The Seattle summer–early July to sometime in October–is a wondrous time. The sun is abundant, the rains that fall most of the other nine months disappear and temperatures rarely rise above the 70s or low 80s.
Here’s another plus. Despite all the water hereabouts, there are hardly any mosquitoes. One generally can sit on a backyard deck or in a park for a long time without getting bitten to death or needing burning insect-repellant citronella candles (which are legal in the U.S. but banned in Europe).
Here’s why.
As it’s been explained to me, it’s mainly a product of two things. The first is Seattle’s somewhat cooler summers (not surprising given the city is father north than Boston and Minneapolis). It takes three or four times longer for mosquitoes to grow when the temps are lower, which makes for far fewer generations of mosquitoes, and, presumably, far fewer skeeters to bite or suck or stick or whatever they do.
The second is the relative lack of standing water, which mosquitoes also need. Summers are pretty dry in Seattle–it’s the three months Seattleites live for in their Faustian bargain to accept drizzle and clouds during the other nine–so there aren’t puddles of rainwater lying around. The major bodies of water hereabouts–Puget Sound, Lake Washington, the Lake Washington Ship Canal, assorted streams–flow or swish around. Nor are there a lot of stagnant wetlands left in the city.

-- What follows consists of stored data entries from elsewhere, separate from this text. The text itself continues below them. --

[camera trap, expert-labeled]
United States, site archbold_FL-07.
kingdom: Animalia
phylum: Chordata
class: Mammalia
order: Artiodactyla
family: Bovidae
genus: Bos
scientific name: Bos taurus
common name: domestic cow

Humidity, or the lack thereof, plays a big role here, too. Seattle just isn’t a steamy environment during the summer like Houston or New Jersey, two places I lived long before becoming New To Seattle. The lack of mosquitoes is similar to what I experienced during my dozen years residing in nearly bone-dry Albuquerque, where the only parts of town with buzzers were neighborhoods adjoining the stagnant, non-navigable drainage ditch better known as the Rio Grande.
That’s not to say there are no mosquitoes in Seattle. A helpful Washington State Department of Health table lists eight different kinds of mosquitoes in King County, where Seattle is located. But that’s eight of 40 kinds found around the state. Seattle certainly has its share of other insects–spiders especially come to mind.
But when it comes to blood-suckers, Seattle is a no-fly zone.
You are correct that during my lengthy stay in Seattle for 25 years, I have not yet experience a single mosquito bite, even during the hot mid summer months. Only came back to my tropical home country, I was visits by tiny little vampire nightly which carry Dengue ,which I never heard in Pacific Northwest. After installed air conditioner ,and closed all the doors and windows all the time, dose I enjoy mosquito free living again.